African Moralities? Interdisciplinary Perspectives

Seminar, SWS: 2, lecture number: 53011


Donnerstag, 8-10; U1.09 S6, GW II


Eva Spies; Magnus Echtler

In this seminar, we will read on ethics, morality, norms and values and discuss the authors’ take on these polysemic terms and the way they are being discussed with reference to African societies. Whereas “ethics” usually refers to rather abstract principles and criteria of judgement in determining whether actions are right or wrong, “morality” is often used to describe criteria and standards of ongoing value judgements in specific cultural and social contexts.
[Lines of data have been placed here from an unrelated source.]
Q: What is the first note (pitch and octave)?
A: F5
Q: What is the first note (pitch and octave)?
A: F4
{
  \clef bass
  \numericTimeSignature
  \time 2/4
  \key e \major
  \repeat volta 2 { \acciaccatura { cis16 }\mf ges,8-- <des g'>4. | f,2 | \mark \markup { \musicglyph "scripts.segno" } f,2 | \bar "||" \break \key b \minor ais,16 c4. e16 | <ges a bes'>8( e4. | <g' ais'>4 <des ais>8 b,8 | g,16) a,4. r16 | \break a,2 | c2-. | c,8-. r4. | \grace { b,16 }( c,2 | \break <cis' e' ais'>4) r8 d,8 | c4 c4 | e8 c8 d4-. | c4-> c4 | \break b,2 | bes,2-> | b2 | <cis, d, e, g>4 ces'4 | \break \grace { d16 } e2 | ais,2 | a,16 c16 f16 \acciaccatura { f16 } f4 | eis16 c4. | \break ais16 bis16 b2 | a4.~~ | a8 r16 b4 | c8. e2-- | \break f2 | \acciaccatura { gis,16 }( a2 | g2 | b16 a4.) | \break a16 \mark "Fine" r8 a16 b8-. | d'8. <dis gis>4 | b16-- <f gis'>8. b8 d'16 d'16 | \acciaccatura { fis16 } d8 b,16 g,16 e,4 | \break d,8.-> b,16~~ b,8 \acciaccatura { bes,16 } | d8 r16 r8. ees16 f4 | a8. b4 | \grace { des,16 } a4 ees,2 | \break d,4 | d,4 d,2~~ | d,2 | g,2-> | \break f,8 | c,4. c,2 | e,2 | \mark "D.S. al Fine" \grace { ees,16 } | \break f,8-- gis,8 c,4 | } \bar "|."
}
The seminar uses the latter notion but does not exclude notions of ethics and values from the study of the broader field of moralities.Under labels like for example Ubuntu, some philosophers have proposed a specifically African system of morality, whose focus on community challenges the universal claim of individualistic Western morality, be it secular or religious. Taking heed of this normative discourse, we confront it with empirical studies on doing ethics from anthropological and study of religion perspectives that might challenge the African-Western dichotomy or dissolve both monolithic African and Western morality into multiple moralities.

Thus, the aim of the seminar is to gain an insight into the way different academic disciplines study ethics / moralities today, and to learn about the role ethics / moralities play in discussions on African identity, politics and religion.In the first part of the course, we will deal with the different uses and meanings of terms such as “ethics” and “moralities” and learn about ways how to study moralities. In a second step we learn about western (colonial) approaches to African moralities in the beginning of the 20th century, before we turn (in the third part) to the contemporary (postcolonial) study of moralities in fields such as politics, identity/belonging and religion.The course is based on weekly reading. Hence, participation requires the ability to read English texts, and the willingness to participate in their discussion actively.